Certainly these types of things can be a reality for parents, and I hope I will continue to do them after I have kids, but a lot of the time I hear from parents, “It’s so cool that you’re doing that! I wish I had the time.”
Sure, I’ve looked at other people’s children and thought, “Someday I want a child like that.” But do I get that knot in my stomach that is telling me my time is running out? Do I feel like if I died tomorrow I would regret every decision I’ve ever made? Do I ever think about stopping my birth control pills just for a chance at a child? No, I don’t.
Right now is not my time.
Having Kids Isn’t for Everyone
And it shouldn’t be!
Why is there this belief floating around that everyone should have kids?
I completely understand where children give you purpose and meaning in life, but that doesn’t mean that everyone should conform to that. Some people find meaning in their career, others in their intimate relationships, and others in their hobbies. Not everyone needs a child to feel complete.

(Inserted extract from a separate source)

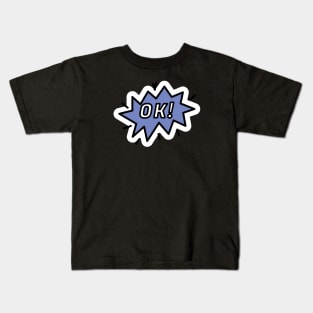 Ok Kids T-Shirt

Heck, not everyone needs marriage to feel complete. And who are we to judge? A friend of mine wrote in a Huffington Post article about this same topic, and I like the way she said it:
I’ve birthed projects and mothered people throughout my life. The fact that I haven’t birthed children shouldn’t diminish my contributions to society… As a young adult, I remember saying I didn’t want children. The overwhelming response? “Oh, that will change.” It didn’t. I’ve never had a longing for motherhood… Countless couples and women feel the same way. We shouldn’t have to explain or defend our decision.
I completely respect that. I also know people who are in their teens and want children–and get pregnant out of desire, not an accident–but choose to raise them alone. There’s no reason that there should be one way of living your life. You know, go to college, get the job, buy the house, get married, have kids…
We know a middle aged couple who doesn’t have kids. They don’t intend to have kids. Are they any less human for not wanting them? Of course not!
In the end, a person’s decision on whether or not to have kids and when is just that: it’s their decision.
Do them a favor and stop expecting it of them.
What do you think? Do you see life as a linear pattern that dictates when you should–or that you should–have kids at a certain point? Or does there need to be more acceptance of varying lifestyles, including the married without children one and beyond?